Reproduce the following data word for word, leaving every line unchanged.
____ Given data
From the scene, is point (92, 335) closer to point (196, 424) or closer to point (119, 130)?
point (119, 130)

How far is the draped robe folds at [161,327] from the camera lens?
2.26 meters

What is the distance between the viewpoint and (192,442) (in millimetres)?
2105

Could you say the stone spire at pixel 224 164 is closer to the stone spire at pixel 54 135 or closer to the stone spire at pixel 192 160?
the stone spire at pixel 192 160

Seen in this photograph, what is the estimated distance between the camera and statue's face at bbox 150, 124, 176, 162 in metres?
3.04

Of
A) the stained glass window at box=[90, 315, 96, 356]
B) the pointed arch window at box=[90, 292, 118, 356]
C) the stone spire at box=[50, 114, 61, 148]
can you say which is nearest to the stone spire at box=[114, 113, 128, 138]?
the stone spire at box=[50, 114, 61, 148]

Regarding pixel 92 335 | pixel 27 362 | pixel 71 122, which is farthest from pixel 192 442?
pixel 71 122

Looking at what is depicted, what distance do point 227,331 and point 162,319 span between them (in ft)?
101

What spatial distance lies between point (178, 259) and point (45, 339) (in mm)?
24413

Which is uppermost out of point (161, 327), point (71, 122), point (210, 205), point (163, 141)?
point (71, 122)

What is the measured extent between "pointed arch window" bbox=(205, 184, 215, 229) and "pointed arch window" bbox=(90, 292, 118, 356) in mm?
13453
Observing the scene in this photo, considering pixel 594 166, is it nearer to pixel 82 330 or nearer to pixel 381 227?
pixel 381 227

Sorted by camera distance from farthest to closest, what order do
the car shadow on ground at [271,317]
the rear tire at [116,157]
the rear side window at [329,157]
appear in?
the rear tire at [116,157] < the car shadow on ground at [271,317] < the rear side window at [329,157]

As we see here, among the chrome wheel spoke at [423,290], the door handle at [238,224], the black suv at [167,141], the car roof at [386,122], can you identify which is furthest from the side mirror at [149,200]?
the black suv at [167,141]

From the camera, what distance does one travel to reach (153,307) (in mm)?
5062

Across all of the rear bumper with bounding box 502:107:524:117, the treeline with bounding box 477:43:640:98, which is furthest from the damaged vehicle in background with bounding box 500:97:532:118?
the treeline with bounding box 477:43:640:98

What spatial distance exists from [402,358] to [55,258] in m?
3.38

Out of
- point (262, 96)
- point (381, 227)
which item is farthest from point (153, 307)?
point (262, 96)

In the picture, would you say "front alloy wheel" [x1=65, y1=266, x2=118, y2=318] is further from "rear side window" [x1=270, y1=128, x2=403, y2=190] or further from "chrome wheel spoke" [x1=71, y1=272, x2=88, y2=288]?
________
Output below -
From the scene, is point (92, 335) closer to point (196, 424) or closer to point (119, 130)?
point (119, 130)

How far is the draped robe folds at [161,327] from the camera lens?
2.26 meters

What is the distance between the viewpoint and (192,442) (in millimetres)?
2105

Could you say the stone spire at pixel 224 164 is closer to the stone spire at pixel 54 135 or closer to the stone spire at pixel 192 160?
the stone spire at pixel 192 160

Seen in this photograph, what is the estimated distance between the camera and statue's face at bbox 150, 124, 176, 162 in metres?
3.04

Of
A) the stained glass window at box=[90, 315, 96, 356]
B) the pointed arch window at box=[90, 292, 118, 356]
C) the stone spire at box=[50, 114, 61, 148]
can you say which is nearest to the stone spire at box=[114, 113, 128, 138]?
the stone spire at box=[50, 114, 61, 148]

Regarding pixel 92 335 | pixel 27 362 | pixel 71 122, which is farthest from pixel 192 442?
pixel 71 122

Looking at what is depicted, what distance do point 227,331 and point 162,319 span between them (in ft)?
101

What spatial distance lies between point (178, 259) and point (45, 339) (in mm)?
24413

Which is uppermost out of point (161, 327), point (71, 122), point (210, 205), point (163, 141)?
point (71, 122)

What is the measured extent between "pointed arch window" bbox=(205, 184, 215, 229) and "pointed arch window" bbox=(90, 292, 118, 356) in mm?
13453
Observing the scene in this photo, considering pixel 594 166, is it nearer to pixel 82 330 or nearer to pixel 381 227?
pixel 381 227

Sorted by camera distance from farthest to closest, what order do
the car shadow on ground at [271,317]
the rear tire at [116,157]
the rear side window at [329,157]
appear in?
the rear tire at [116,157] < the car shadow on ground at [271,317] < the rear side window at [329,157]

As we see here, among the chrome wheel spoke at [423,290], the door handle at [238,224], the black suv at [167,141], the car roof at [386,122], can you identify which is furthest from the side mirror at [149,200]?
the black suv at [167,141]

From the camera, what distance does one travel to reach (153,307) (in mm)?
5062

Across all of the rear bumper with bounding box 502:107:524:117, the treeline with bounding box 477:43:640:98, which is furthest from the damaged vehicle in background with bounding box 500:97:532:118?
the treeline with bounding box 477:43:640:98

What spatial distance exists from [402,358] to [55,258] in m?
3.38

Out of
- point (262, 96)
- point (381, 227)
which item is farthest from point (153, 307)?
point (262, 96)

In the picture, would you say "front alloy wheel" [x1=65, y1=266, x2=118, y2=318] is further from "rear side window" [x1=270, y1=128, x2=403, y2=190] or further from "chrome wheel spoke" [x1=71, y1=272, x2=88, y2=288]?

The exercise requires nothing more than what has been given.